# [AVAILABLE DATA]
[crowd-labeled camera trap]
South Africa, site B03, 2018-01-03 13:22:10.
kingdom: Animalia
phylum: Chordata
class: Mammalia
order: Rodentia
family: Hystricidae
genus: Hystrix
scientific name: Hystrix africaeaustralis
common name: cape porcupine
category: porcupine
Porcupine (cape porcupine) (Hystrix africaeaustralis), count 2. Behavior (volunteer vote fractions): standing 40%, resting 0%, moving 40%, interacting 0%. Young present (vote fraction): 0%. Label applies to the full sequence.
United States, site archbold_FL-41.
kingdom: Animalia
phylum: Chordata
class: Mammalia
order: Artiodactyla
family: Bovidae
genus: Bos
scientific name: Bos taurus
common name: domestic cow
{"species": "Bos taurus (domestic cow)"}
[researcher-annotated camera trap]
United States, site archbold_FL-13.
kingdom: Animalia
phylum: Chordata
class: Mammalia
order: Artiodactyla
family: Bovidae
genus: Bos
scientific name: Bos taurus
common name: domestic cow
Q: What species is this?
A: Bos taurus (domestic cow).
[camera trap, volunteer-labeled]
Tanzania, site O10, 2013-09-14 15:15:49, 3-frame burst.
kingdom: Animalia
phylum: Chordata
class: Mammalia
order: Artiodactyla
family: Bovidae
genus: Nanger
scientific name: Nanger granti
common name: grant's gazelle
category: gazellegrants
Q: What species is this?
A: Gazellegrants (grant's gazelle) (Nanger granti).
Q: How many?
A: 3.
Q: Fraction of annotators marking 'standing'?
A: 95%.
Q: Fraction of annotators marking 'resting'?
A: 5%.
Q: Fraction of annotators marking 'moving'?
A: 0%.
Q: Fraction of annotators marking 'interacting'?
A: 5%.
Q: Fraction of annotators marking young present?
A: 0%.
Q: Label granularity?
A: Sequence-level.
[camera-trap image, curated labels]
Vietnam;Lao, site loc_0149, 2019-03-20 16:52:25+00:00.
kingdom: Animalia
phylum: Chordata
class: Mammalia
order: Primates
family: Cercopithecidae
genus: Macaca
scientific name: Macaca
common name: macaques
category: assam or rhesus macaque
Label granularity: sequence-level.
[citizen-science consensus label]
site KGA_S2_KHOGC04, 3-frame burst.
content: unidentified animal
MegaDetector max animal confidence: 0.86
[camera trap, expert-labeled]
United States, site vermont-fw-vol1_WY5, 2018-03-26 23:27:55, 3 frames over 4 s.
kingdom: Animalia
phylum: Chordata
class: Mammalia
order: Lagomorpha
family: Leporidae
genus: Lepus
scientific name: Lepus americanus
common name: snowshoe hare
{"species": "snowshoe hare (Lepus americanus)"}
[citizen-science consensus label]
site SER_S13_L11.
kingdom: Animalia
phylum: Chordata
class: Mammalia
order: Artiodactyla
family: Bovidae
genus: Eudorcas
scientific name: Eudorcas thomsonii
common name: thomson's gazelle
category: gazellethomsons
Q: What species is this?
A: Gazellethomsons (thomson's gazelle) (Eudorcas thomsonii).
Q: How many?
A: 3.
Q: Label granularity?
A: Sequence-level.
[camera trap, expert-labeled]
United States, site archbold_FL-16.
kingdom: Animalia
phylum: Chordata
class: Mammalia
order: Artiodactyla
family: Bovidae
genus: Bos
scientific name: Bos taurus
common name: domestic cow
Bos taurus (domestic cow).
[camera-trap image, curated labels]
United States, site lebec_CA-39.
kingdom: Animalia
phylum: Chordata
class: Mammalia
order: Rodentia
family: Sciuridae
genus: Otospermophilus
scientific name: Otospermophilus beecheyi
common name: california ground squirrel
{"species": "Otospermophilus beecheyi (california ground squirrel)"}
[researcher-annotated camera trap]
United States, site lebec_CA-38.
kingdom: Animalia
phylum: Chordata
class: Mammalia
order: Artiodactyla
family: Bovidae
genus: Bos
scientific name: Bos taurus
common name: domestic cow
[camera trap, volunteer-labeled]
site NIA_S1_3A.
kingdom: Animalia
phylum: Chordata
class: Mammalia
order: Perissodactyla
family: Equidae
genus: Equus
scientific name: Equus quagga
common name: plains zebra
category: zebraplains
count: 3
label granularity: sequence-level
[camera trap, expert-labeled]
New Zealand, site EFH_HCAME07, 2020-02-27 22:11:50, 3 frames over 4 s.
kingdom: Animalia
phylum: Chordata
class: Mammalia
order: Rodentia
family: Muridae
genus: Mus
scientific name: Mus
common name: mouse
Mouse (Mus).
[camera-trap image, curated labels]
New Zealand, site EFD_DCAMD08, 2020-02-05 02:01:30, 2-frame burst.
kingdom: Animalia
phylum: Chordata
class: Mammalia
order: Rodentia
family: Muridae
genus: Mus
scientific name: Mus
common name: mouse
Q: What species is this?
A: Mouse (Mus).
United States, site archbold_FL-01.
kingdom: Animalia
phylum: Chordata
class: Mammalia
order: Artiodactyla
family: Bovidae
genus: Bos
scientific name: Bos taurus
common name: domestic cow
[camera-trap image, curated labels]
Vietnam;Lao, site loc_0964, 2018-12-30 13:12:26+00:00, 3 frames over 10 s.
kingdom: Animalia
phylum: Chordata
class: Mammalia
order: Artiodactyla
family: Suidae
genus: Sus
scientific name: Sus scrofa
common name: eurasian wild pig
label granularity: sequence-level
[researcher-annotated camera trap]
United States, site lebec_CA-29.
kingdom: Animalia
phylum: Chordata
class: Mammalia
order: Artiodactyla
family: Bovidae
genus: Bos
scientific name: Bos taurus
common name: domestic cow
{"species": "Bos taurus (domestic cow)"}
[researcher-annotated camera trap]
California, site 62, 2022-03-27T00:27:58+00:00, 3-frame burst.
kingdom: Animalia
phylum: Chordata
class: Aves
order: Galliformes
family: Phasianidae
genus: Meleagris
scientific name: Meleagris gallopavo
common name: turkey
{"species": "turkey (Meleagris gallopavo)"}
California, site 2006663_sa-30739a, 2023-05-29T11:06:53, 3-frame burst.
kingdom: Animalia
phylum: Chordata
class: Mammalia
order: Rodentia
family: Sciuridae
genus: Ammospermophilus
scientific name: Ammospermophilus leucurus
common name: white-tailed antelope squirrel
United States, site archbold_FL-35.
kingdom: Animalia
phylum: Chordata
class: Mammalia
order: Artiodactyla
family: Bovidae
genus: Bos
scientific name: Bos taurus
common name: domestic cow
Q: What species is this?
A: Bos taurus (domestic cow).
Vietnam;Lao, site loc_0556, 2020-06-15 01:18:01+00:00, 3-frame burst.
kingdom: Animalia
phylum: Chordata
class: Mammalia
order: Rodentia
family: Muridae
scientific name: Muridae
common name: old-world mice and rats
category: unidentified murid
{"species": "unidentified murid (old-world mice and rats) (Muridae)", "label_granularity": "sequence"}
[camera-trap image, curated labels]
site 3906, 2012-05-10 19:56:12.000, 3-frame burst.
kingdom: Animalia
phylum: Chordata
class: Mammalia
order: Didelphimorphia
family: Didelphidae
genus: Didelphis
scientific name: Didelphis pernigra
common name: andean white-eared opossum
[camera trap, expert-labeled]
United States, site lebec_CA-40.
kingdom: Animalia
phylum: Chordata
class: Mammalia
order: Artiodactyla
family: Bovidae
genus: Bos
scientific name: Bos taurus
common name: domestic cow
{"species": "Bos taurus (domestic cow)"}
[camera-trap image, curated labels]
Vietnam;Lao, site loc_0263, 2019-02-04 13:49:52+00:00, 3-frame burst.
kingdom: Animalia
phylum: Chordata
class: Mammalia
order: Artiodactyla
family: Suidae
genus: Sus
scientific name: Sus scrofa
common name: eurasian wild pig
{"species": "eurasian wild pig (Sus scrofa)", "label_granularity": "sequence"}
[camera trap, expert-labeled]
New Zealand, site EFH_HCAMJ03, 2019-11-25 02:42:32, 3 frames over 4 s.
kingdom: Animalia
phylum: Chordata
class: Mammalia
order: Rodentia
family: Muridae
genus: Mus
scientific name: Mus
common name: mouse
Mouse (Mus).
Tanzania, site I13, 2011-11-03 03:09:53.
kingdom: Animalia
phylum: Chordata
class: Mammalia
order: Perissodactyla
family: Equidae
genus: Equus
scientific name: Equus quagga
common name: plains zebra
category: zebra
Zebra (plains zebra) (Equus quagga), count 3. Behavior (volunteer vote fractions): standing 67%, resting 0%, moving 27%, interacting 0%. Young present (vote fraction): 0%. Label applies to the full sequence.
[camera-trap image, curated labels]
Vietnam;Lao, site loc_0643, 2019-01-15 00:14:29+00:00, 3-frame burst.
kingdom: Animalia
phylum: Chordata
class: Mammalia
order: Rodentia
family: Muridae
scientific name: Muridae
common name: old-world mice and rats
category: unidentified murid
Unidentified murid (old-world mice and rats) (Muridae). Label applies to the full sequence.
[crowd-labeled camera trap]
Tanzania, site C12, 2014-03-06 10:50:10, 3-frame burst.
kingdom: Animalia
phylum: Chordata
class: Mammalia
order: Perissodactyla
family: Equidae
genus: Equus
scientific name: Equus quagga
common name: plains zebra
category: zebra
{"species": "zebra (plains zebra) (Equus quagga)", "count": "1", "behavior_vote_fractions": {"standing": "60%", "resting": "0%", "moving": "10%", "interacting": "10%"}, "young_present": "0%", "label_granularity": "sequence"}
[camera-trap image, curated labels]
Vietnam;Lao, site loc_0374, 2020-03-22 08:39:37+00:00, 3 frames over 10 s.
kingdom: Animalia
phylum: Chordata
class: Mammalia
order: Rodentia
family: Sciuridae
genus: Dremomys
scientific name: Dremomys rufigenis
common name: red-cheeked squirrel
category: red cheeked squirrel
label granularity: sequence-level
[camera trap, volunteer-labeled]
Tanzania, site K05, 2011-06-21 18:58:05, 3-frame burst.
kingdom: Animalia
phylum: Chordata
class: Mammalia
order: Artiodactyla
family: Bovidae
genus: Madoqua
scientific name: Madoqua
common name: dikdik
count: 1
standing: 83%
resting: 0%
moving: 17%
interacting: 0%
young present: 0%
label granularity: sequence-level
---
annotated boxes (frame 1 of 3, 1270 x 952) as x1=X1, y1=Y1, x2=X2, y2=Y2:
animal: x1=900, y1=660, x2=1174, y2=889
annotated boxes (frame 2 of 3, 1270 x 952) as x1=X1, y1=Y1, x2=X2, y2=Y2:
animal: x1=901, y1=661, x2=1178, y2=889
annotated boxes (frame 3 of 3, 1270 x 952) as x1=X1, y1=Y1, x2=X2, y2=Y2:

# [DIRECTIONS FOR THIS TASK]
Among the lines above, repeat exactly those from the line with "New Zealand, site EFD_DCAMD08, 2020-02-05" to the line with "United States, site archbold_FL-01.", counting both ends.

# [RESPONSE TO THE TASK]
New Zealand, site EFD_DCAMD08, 2020-02-05 02:01:30, 2-frame burst.
kingdom: Animalia
phylum: Chordata
class: Mammalia
order: Rodentia
family: Muridae
genus: Mus
scientific name: Mus
common name: mouse
Q: What species is this?
A: Mouse (Mus).
United States, site archbold_FL-01.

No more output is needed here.